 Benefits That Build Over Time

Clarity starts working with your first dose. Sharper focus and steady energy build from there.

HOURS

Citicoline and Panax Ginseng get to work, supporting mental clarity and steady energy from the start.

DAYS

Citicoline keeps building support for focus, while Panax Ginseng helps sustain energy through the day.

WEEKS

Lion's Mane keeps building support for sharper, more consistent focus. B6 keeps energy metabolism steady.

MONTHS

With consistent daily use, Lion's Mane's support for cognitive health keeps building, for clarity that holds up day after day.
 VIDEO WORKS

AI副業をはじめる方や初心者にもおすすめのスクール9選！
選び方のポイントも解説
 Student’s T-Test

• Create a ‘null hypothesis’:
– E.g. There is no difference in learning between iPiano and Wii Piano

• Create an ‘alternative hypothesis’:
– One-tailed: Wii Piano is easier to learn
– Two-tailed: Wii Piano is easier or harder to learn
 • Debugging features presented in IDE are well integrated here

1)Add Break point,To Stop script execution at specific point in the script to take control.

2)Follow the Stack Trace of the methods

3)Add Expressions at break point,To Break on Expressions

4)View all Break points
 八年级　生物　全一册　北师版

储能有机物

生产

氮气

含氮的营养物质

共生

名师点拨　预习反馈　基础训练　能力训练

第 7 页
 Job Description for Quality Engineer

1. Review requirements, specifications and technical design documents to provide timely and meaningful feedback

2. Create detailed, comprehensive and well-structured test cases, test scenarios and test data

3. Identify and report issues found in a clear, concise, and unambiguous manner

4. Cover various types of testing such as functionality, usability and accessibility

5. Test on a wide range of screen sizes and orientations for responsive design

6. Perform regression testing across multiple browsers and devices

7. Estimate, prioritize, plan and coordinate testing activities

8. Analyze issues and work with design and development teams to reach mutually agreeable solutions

◇ ◇ ◇ ◇

TASK ITEM: Quote the listing above from its first line to the line with "Job Description for Quality Engineer", inclusive, and add nothing.

OUTPUT OF THE EXERCISE:
 Benefits That Build Over Time

Clarity starts working with your first dose. Sharper focus and steady energy build from there.

HOURS

Citicoline and Panax Ginseng get to work, supporting mental clarity and steady energy from the start.

DAYS

Citicoline keeps building support for focus, while Panax Ginseng helps sustain energy through the day.

WEEKS

Lion's Mane keeps building support for sharper, more consistent focus. B6 keeps energy metabolism steady.

MONTHS

With consistent daily use, Lion's Mane's support for cognitive health keeps building, for clarity that holds up day after day.
 VIDEO WORKS

AI副業をはじめる方や初心者にもおすすめのスクール9選！
選び方のポイントも解説
 Student’s T-Test

• Create a ‘null hypothesis’:
– E.g. There is no difference in learning between iPiano and Wii Piano

• Create an ‘alternative hypothesis’:
– One-tailed: Wii Piano is easier to learn
– Two-tailed: Wii Piano is easier or harder to learn
 • Debugging features presented in IDE are well integrated here

1)Add Break point,To Stop script execution at specific point in the script to take control.

2)Follow the Stack Trace of the methods

3)Add Expressions at break point,To Break on Expressions

4)View all Break points
 八年级　生物　全一册　北师版

储能有机物

生产

氮气

含氮的营养物质

共生

名师点拨　预习反馈　基础训练　能力训练

第 7 页
 Job Description for Quality Engineer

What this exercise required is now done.